**Written problem**
Copy the listing verbatim, excluding any images found in it.

**Given data**
----

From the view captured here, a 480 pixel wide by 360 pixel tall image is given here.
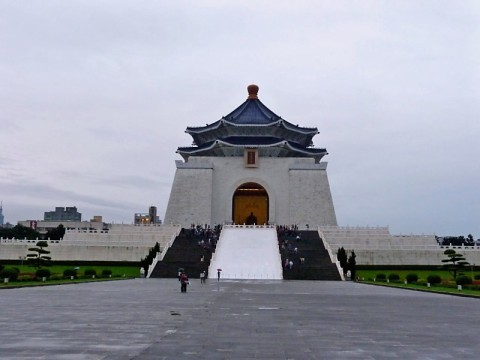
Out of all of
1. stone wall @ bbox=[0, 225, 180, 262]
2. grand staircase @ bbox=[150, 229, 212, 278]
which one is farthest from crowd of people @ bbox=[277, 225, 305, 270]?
stone wall @ bbox=[0, 225, 180, 262]

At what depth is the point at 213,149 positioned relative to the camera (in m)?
45.4

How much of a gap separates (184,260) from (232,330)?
21014mm

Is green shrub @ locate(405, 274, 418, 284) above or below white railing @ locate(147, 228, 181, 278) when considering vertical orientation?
below

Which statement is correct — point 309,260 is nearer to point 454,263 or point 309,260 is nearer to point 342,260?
point 342,260

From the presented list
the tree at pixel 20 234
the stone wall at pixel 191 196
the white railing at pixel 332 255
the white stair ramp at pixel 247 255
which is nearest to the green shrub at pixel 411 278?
the white railing at pixel 332 255

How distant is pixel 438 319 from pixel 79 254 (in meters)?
25.9

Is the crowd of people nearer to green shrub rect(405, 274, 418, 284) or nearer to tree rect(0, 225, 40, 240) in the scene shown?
green shrub rect(405, 274, 418, 284)

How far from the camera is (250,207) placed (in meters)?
51.1

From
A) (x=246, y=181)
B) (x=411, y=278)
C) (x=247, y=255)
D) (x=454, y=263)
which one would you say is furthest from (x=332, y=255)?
(x=246, y=181)

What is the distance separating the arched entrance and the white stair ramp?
14822 millimetres

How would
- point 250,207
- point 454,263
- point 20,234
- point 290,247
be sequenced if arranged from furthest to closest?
1. point 20,234
2. point 250,207
3. point 290,247
4. point 454,263

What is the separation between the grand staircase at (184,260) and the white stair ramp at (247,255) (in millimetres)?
569

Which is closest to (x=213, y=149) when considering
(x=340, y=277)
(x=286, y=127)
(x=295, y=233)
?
(x=286, y=127)

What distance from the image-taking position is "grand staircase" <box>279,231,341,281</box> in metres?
26.6
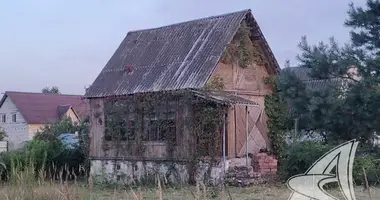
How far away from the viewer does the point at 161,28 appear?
20.7 meters

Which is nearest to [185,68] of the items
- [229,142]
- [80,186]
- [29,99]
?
[229,142]

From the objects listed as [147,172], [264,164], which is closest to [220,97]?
[264,164]

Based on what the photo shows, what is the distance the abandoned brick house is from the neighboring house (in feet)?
80.2

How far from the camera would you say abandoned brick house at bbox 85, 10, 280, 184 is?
16.7m

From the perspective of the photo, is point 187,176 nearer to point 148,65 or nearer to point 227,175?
point 227,175

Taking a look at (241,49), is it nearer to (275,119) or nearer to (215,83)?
(215,83)

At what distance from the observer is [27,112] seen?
44.8 meters

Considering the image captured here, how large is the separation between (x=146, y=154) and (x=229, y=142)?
9.42ft

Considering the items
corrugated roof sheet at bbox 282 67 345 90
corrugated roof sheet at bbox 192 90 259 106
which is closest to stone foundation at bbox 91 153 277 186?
corrugated roof sheet at bbox 192 90 259 106

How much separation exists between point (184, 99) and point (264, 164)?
322 centimetres

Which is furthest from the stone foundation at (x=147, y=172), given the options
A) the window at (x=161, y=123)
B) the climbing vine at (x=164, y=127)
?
the window at (x=161, y=123)

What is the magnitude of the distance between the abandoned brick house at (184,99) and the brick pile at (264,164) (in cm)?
47

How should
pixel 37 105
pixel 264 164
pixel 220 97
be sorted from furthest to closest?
pixel 37 105 → pixel 264 164 → pixel 220 97

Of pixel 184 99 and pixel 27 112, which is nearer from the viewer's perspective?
pixel 184 99
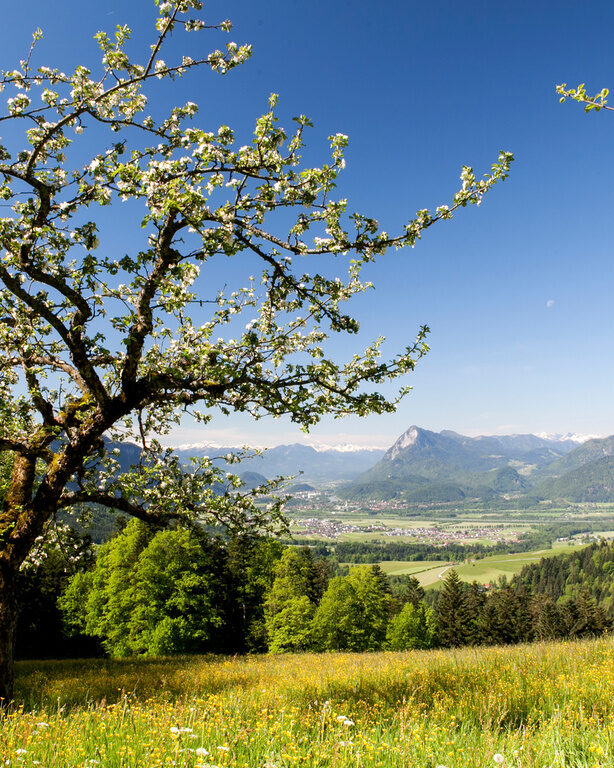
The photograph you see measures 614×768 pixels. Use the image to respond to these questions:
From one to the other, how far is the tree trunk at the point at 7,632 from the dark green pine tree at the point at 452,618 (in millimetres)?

----

**Complete answer**
From the view captured here, a 480 pixel wide by 360 pixel tall image is given here.
Out of all of
1. stone wall @ bbox=[0, 225, 180, 262]
2. grand staircase @ bbox=[150, 229, 212, 278]
which one is farthest from crowd of people @ bbox=[277, 225, 305, 270]?
stone wall @ bbox=[0, 225, 180, 262]

At what depth is the point at 213,149 positioned relative to the camera (in m)?
45.4

How much of a gap separates (184,260) from (232,330)?
21014mm

Is green shrub @ locate(405, 274, 418, 284) above or below white railing @ locate(147, 228, 181, 278) when considering vertical orientation?
below

Which statement is correct — point 309,260 is nearer to point 454,263 or point 309,260 is nearer to point 342,260?
point 342,260

From the presented list
the tree at pixel 20 234
the stone wall at pixel 191 196
the white railing at pixel 332 255
the white stair ramp at pixel 247 255
which is nearest to the green shrub at pixel 411 278?
the white railing at pixel 332 255

How distant is pixel 438 319 from pixel 79 254 (in meters)?
25.9

Is the crowd of people nearer to green shrub rect(405, 274, 418, 284) or nearer to tree rect(0, 225, 40, 240) in the scene shown?
green shrub rect(405, 274, 418, 284)

How far from the camera is (250,207) placed (in meters)?
51.1

From
A) (x=246, y=181)
B) (x=411, y=278)
C) (x=247, y=255)
D) (x=454, y=263)
which one would you say is furthest from (x=332, y=255)?
(x=246, y=181)

What is the distance separating the arched entrance and the white stair ramp?
14822 millimetres

How would
- point 250,207
- point 454,263
- point 20,234
- point 290,247
be sequenced if arranged from furthest to closest?
1. point 20,234
2. point 250,207
3. point 290,247
4. point 454,263

What is the separation between the grand staircase at (184,260) and the white stair ramp at (247,255) (in millimetres)?
569

Which is closest to (x=213, y=149) when considering
(x=340, y=277)
(x=286, y=127)
(x=295, y=233)
?
(x=286, y=127)

What distance from the image-taking position is "grand staircase" <box>279,231,341,281</box> in metres?
26.6
How far away from the viewer does the point at 161,28 appear?
20.7 meters

Which is nearest to [185,68] of the items
- [229,142]
- [80,186]
- [29,99]
?
[229,142]

From the objects listed as [147,172], [264,164], which is closest to [220,97]?
[264,164]

Based on what the photo shows, what is the distance the abandoned brick house is from the neighboring house (in feet)?
80.2

How far from the camera would you say abandoned brick house at bbox 85, 10, 280, 184 is?
16.7m

From the perspective of the photo, is point 187,176 nearer to point 148,65 or nearer to point 227,175?
point 227,175

Taking a look at (241,49), is it nearer to (275,119) or nearer to (215,83)?
(215,83)

At what distance from the observer is [27,112] seen?
44.8 meters

Considering the image captured here, how large is the separation between (x=146, y=154) and (x=229, y=142)?
9.42ft

Considering the items
corrugated roof sheet at bbox 282 67 345 90
corrugated roof sheet at bbox 192 90 259 106
which is closest to stone foundation at bbox 91 153 277 186?
corrugated roof sheet at bbox 192 90 259 106

How much separation exists between point (184, 99) and point (264, 164)?
322 centimetres

Which is furthest from the stone foundation at (x=147, y=172), given the options
A) the window at (x=161, y=123)
B) the climbing vine at (x=164, y=127)
?
the window at (x=161, y=123)

What is the magnitude of the distance between the abandoned brick house at (184,99) and the brick pile at (264,164) (in cm)?
47

How should
pixel 37 105
pixel 264 164
pixel 220 97
be sorted from furthest to closest?
pixel 37 105 → pixel 264 164 → pixel 220 97

Of pixel 184 99 and pixel 27 112, which is nearer from the viewer's perspective?
pixel 184 99
The photograph you see measures 614×768 pixels. Use the image to respond to these questions:
From one to the other, how far is the tree trunk at the point at 7,632 from the dark green pine tree at the point at 452,618 (in millimetres)?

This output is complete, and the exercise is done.